> PASSAGE PROVIDED
We’re nearing the end of a huge year for education in New Zealand. TOP would like to express thanks for all the amazing efforts by individual teachers and schools on behalf of our tamariki. As we close 2019 and look towards 2020 and the election, we can reflect on changes that have been made – and those that haven’t, despite teachers’ protestations

We have to acknowledge that overall our education system is still looking grim.  

What are the problems? 

The 2018 PISA report found increasing rates of bullying, a declining sense of belonging in schools, high rates of competition between schools, and increasing levels of noise and disorder in classrooms, as well as a pervasive fear of failure and an ever-widening socio-economic gap affecting educational achievement. Yet New Zealand students across all backgrounds and demographic groups reported feeling supported in their academic and emotional wellbeing by parents and teachers, which means it is the system to blame for these poor results, rather than the profession or the community.    

Furthermore, our educational facilities are inadequate for teaching, with libraries being removed to accommodate students, and classes being taught in foyers and staffrooms.

And despite the teacher payout this year, working conditions for teachers remain largely the same, with:

Moreover, the negative effects of standardised testing of children are well understood by educators, yet primary schools are still required to report mainly on numeracy and literacy. This means other subjects are marginalised

Worst of all is our devastating youth suicide rate. This is due to many factors, including social anxieties, virtual relationships, fears about the future, and over-assessment.

> RECORDS TO PROCESS
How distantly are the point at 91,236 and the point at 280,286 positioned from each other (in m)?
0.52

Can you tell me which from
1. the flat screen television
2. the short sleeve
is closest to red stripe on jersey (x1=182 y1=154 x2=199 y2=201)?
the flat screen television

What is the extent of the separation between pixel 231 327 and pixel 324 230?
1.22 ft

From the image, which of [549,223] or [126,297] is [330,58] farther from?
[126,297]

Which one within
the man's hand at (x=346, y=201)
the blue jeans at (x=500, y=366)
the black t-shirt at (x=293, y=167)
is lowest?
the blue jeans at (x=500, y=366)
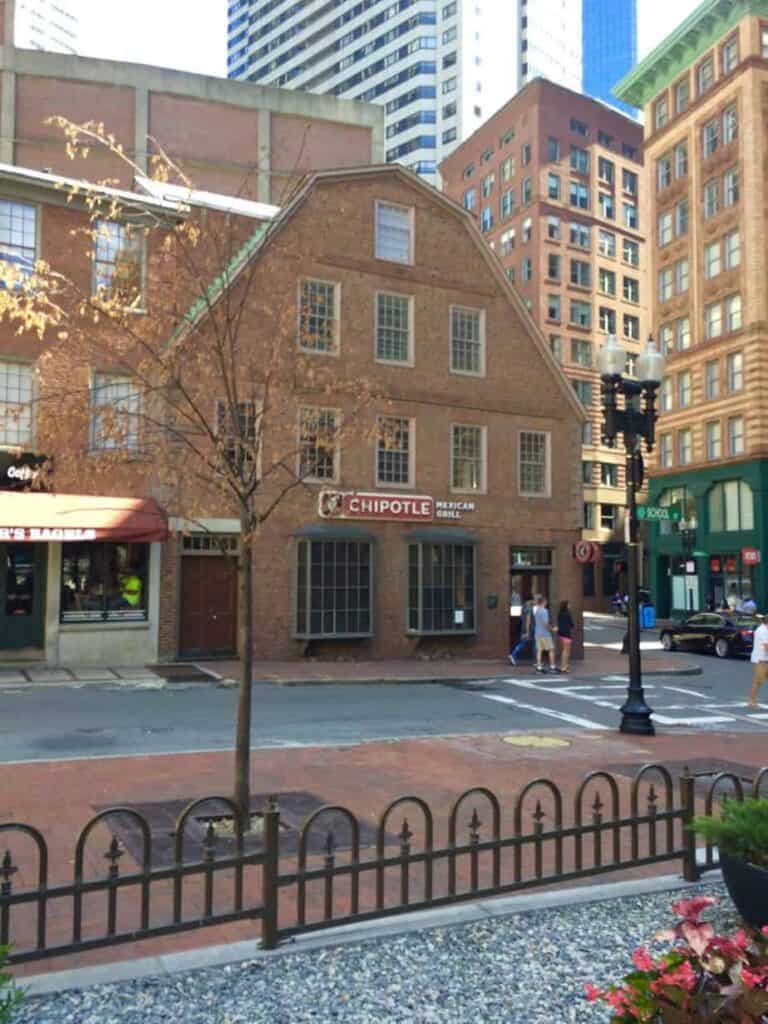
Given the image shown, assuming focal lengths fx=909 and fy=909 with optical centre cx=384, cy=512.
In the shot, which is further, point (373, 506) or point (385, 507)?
point (385, 507)

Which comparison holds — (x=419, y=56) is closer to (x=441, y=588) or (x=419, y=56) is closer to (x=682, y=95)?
(x=682, y=95)

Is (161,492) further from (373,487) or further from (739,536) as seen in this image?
(739,536)

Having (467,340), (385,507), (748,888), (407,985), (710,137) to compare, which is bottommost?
(407,985)

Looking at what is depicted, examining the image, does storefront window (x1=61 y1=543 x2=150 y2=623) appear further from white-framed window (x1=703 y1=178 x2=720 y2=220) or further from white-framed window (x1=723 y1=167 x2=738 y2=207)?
white-framed window (x1=703 y1=178 x2=720 y2=220)

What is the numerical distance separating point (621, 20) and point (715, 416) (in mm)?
143097

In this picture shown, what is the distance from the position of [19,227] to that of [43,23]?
204 meters

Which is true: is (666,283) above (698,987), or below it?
above

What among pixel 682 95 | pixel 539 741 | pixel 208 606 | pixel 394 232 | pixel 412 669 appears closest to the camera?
pixel 539 741

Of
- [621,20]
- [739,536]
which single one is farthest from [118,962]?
[621,20]

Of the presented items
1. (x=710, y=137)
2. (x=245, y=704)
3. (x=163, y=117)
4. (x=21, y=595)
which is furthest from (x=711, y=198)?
(x=245, y=704)

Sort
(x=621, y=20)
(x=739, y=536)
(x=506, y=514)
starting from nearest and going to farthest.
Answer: (x=506, y=514)
(x=739, y=536)
(x=621, y=20)

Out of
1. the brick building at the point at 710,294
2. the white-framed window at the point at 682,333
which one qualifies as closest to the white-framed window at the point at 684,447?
the brick building at the point at 710,294

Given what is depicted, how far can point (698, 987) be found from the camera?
11.3ft

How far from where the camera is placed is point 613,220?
7025cm
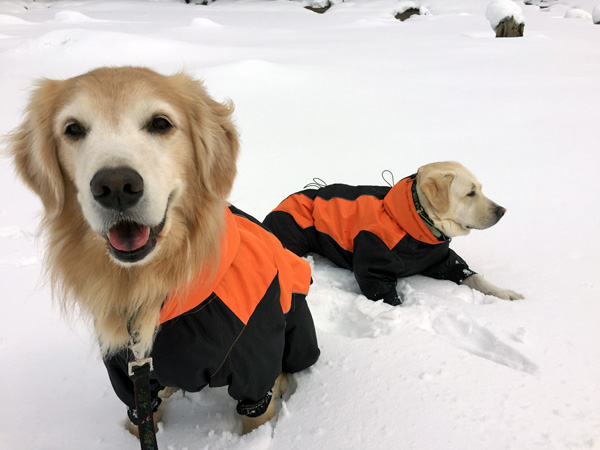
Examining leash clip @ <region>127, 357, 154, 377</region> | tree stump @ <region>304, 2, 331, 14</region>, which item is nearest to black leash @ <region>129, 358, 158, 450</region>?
leash clip @ <region>127, 357, 154, 377</region>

> SET TASK 1
Copy the stretch of the education passage from "We’re nearing the" through "are the problems?".
> SET TASK 2
Return every line of the listing that contains the string "brick", where case counts.

> EXERCISE SOLUTION 1
We’re nearing the end of a huge year for education in New Zealand. TOP would like to express thanks for all the amazing efforts by individual teachers and schools on behalf of our tamariki. As we close 2019 and look towards 2020 and the election, we can reflect on changes that have been made – and those that haven’t, despite teachers’ protestations

We have to acknowledge that overall our education system is still looking grim.  

What are the problems?

> EXERCISE SOLUTION 2
1. the brick building at the point at 710,294
the brick building at the point at 710,294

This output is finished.